Exercise details:
Please copy the records below from the line containing "What is the separation" through the end, including that line and the last one, and leave out any pictures.

[START Records for this exercise]

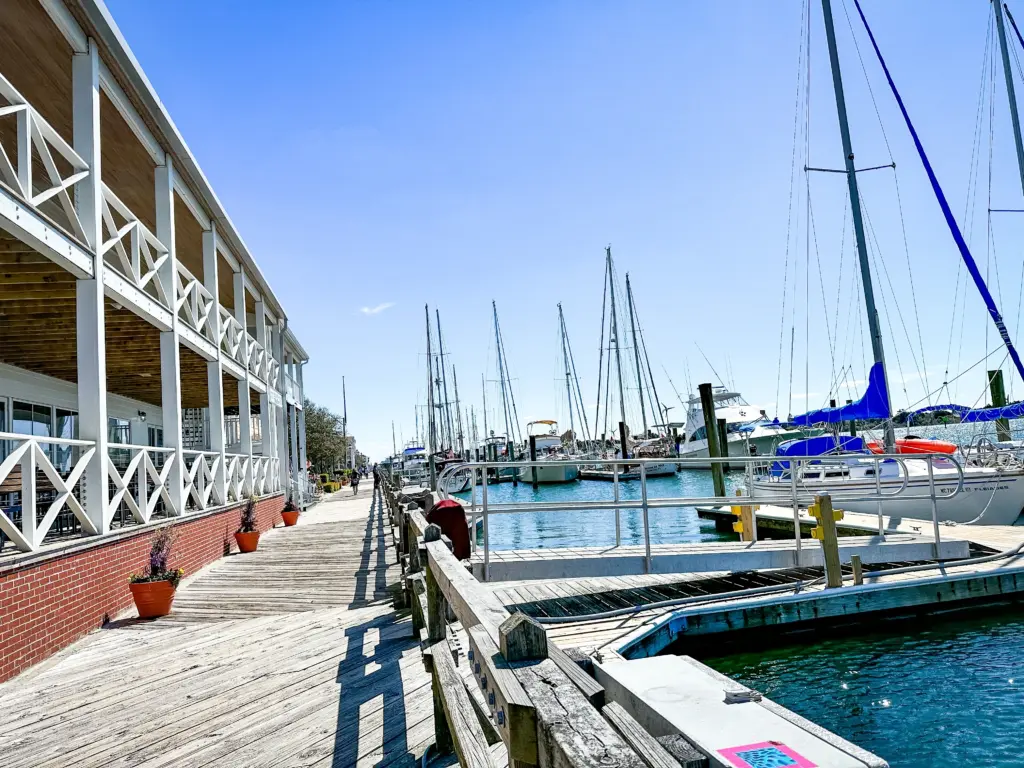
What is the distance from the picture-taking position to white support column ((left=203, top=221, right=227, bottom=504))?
1380 centimetres

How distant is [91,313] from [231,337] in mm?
7837

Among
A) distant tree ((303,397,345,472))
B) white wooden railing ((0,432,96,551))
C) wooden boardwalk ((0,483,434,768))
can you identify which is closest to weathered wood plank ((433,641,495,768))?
wooden boardwalk ((0,483,434,768))

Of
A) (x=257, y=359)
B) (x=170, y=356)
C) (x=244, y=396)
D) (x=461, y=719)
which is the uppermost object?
(x=257, y=359)

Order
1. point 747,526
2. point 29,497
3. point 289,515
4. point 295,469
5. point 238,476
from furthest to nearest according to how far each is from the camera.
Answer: point 295,469, point 289,515, point 238,476, point 747,526, point 29,497

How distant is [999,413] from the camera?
2317 cm

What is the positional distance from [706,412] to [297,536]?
12.0 metres

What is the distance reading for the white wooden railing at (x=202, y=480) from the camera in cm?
1177

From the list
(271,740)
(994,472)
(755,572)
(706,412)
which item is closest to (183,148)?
(271,740)

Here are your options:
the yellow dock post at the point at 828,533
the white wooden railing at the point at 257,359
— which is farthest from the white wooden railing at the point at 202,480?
the yellow dock post at the point at 828,533

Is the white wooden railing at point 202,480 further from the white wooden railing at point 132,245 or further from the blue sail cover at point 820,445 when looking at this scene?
the blue sail cover at point 820,445

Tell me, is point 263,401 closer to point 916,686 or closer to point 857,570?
point 857,570

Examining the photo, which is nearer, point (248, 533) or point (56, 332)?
point (56, 332)

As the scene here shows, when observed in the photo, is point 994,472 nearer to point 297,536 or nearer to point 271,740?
point 297,536

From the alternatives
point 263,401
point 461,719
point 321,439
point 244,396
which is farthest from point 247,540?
point 321,439
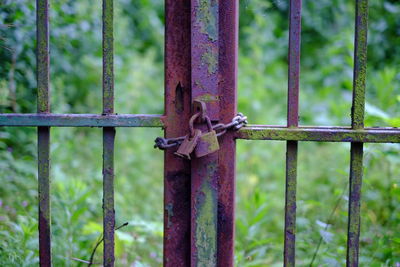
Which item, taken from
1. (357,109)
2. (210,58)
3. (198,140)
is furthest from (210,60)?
(357,109)

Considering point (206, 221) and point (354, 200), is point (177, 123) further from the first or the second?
point (354, 200)

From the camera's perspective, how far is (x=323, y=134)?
119 centimetres

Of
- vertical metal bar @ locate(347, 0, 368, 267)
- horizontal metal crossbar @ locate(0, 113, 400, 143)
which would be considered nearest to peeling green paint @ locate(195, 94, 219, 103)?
horizontal metal crossbar @ locate(0, 113, 400, 143)

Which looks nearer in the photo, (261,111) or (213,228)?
(213,228)

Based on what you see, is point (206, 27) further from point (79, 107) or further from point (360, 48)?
point (79, 107)

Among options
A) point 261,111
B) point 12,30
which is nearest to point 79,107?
point 261,111

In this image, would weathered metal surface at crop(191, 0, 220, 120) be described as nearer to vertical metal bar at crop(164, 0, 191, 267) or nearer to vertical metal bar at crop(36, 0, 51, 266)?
Result: vertical metal bar at crop(164, 0, 191, 267)

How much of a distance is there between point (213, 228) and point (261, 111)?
135 inches

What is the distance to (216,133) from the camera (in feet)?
3.92

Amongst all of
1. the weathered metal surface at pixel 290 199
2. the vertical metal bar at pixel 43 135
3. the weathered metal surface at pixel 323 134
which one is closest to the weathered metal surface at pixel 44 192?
the vertical metal bar at pixel 43 135

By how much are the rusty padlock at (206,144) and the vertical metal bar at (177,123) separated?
0.11 m

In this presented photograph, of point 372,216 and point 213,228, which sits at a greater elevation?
point 213,228

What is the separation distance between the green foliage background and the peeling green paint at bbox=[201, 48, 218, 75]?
1.31 ft

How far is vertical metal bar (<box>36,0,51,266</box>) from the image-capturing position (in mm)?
1252
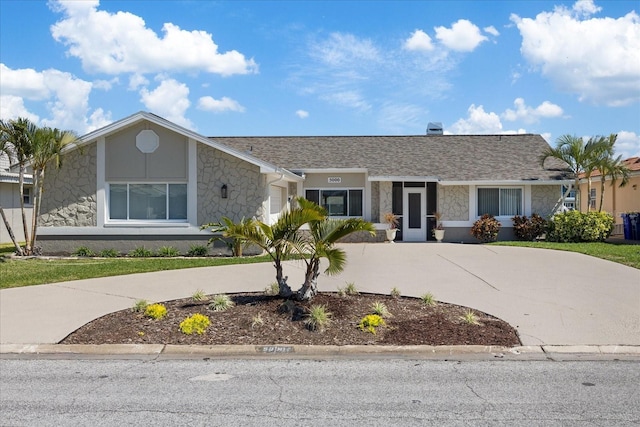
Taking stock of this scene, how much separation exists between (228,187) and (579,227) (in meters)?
13.6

[END Records for this exercise]

Result of this task:
What is the separation distance between the green foliage background and the peeling green paint at bbox=[201, 48, 218, 75]?
1.31 ft

How far is vertical metal bar (<box>36,0,51,266</box>) from the image-capturing position (in mm)?
1252
Taking stock of this scene, how much separation exists between (228,187) and (579,227) (in meters)?
13.6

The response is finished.